Add the garlic and cook, stirring occasionally, for 5 minutes. Reduce the heat to medium-low, add the celery and bell pepper, and cook, stirring occasionally, until soft, about 45 minutes.
Now you’re going to add the tomato sauce ½ cup (120 ml) at a time. Each time you add tomato sauce, add ½ teaspoon sugar. (Scandalous, I know.) So, let’s begin. Add ½ cup (120 ml) of the sauce and ½ teaspoon of the sugar, stir, and heat until the sauce is simmering and bubbling but not boiling, then simmer for 15 to 20 minutes. Repeat this process until you’ve added all the sauce and all the sugar, then reduce the heat to its lowest setting and cook, stirring every 10 minutes, for 45 minutes more.
Meanwhile, put the shrimp in a large bowl and season it with the black pepper, cayenne, and hot sauce. Let it marinate on the counter while the sauce simmers.

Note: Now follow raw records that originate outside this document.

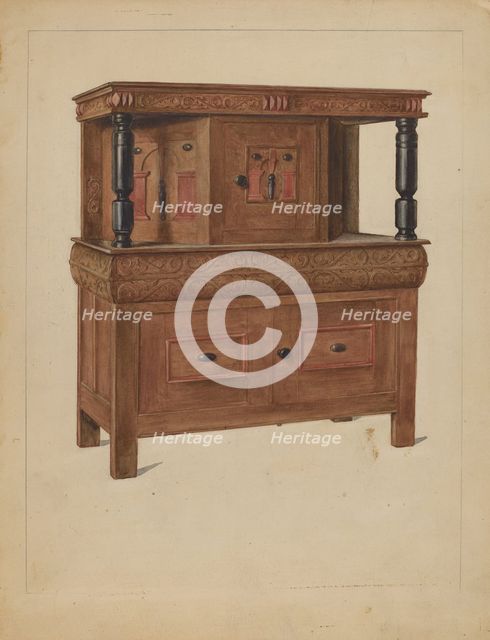 Press Cupboard, 1936. Creator: Elizabeth Curtis.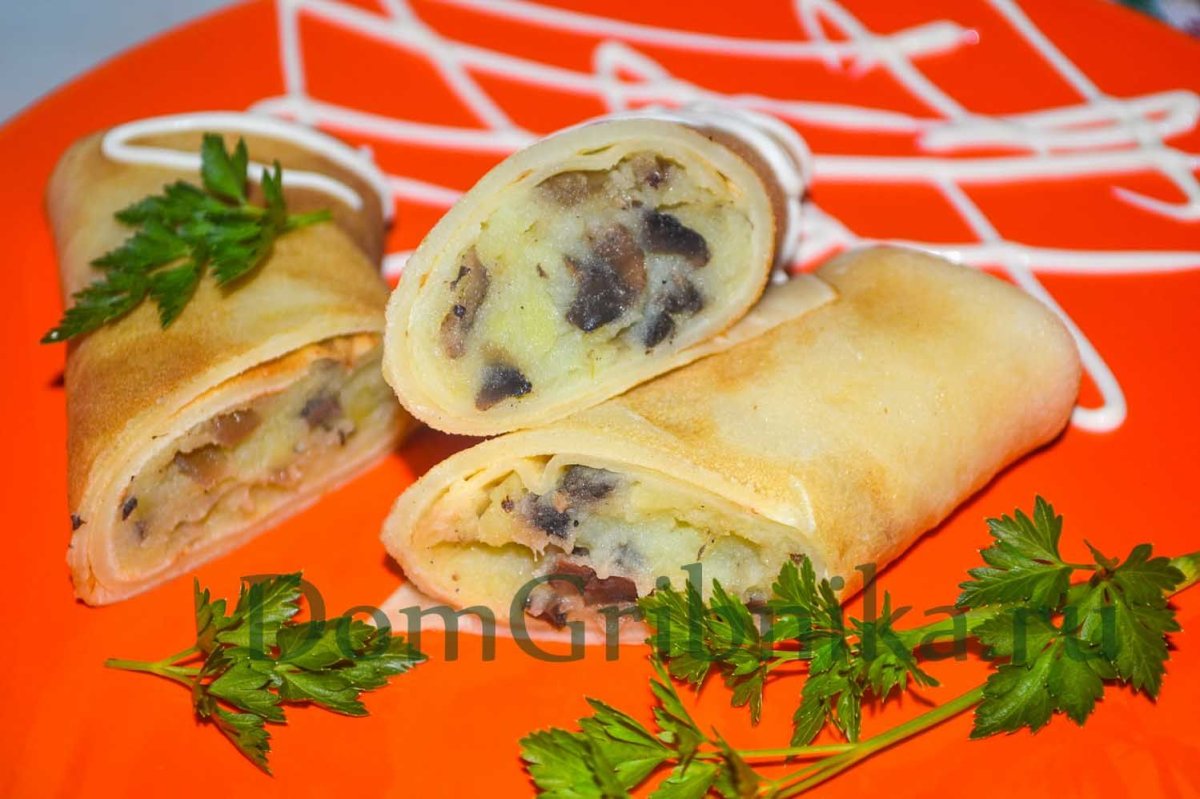 Блинчики мешочки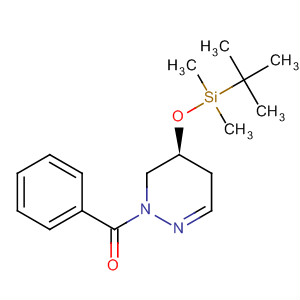 Pyridazine,1-benzoyl-5-[[(1,1-dimethylethyl)dimethylsilyl]oxy]-1,4,5,6-tetrahydro-,(5S)-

When the sauce has simmered for 45 minutes, add the shrimp and 4 cups (1 L) hot water to the pot and stir to combine. Raise the heat to medium-high to bring the tomato sauce back up to a simmer, then reduce the heat to maintain a simmer and cook for 20 minutes, or until the sauce has thickened to the consistency of pizza sauce and no longer looks watery. Turn off the heat and let everything sit together for 30 minutes to allow the flavours to marry.
Serve the sauce over the cooked spaghetti, garnished with the parsley and green onion and topped with Parmesan.

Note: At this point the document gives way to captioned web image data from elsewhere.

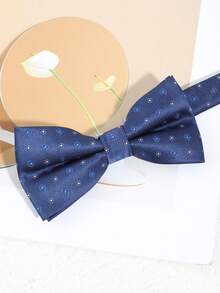 1件男士时尚优雅花卉条纹领结，适合商务、宴会、派对、婚礼、西装、正装等场合。 - 彩色 - 查看 7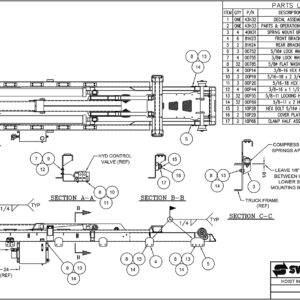 SL-406 Hoist Installation Kit Assembly Diagram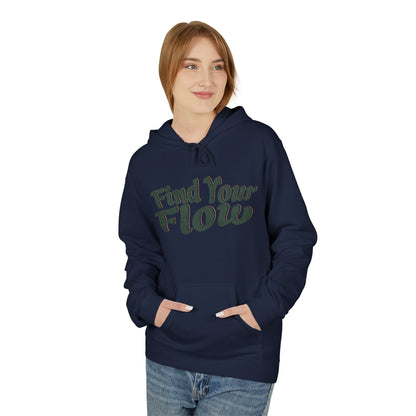 Encontre o seu fluxo unissex do meio do meio do meio de lã de lã - Hoodie - EmpressKorea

Notes: Buy canned tomato sauce (not pasta sauce) with no added sugar or salt. This is important because canned tomatoes are often racked with sugar and sodium. Try to buy organic, if possible. I like making this recipe with organic Muir Glen tomato sauce; my mom uses Del Monte sauce.
If you’d like one less pot to wash, cook the spaghetti right in the sauce the way some Cajuns do: 8 to 10 minutes before the sauce is done, crack the spaghetti in half and add it to the pot along with ¼ cup (60 ml) water. The pasta’s starch helps to thicken the sauce. Cover the pot and simmer the noodles in the sauce for about 15 minutes.
When I was growing up, there was no real cheese in the grocery aisles down the bayou—only the “Parmesan cheese” that came in a green can. We all know that what comes out of that green can isn’t true cheese, so get a nice chunk of the real stuff and smother your spaghetti with freshly grated Parmesan.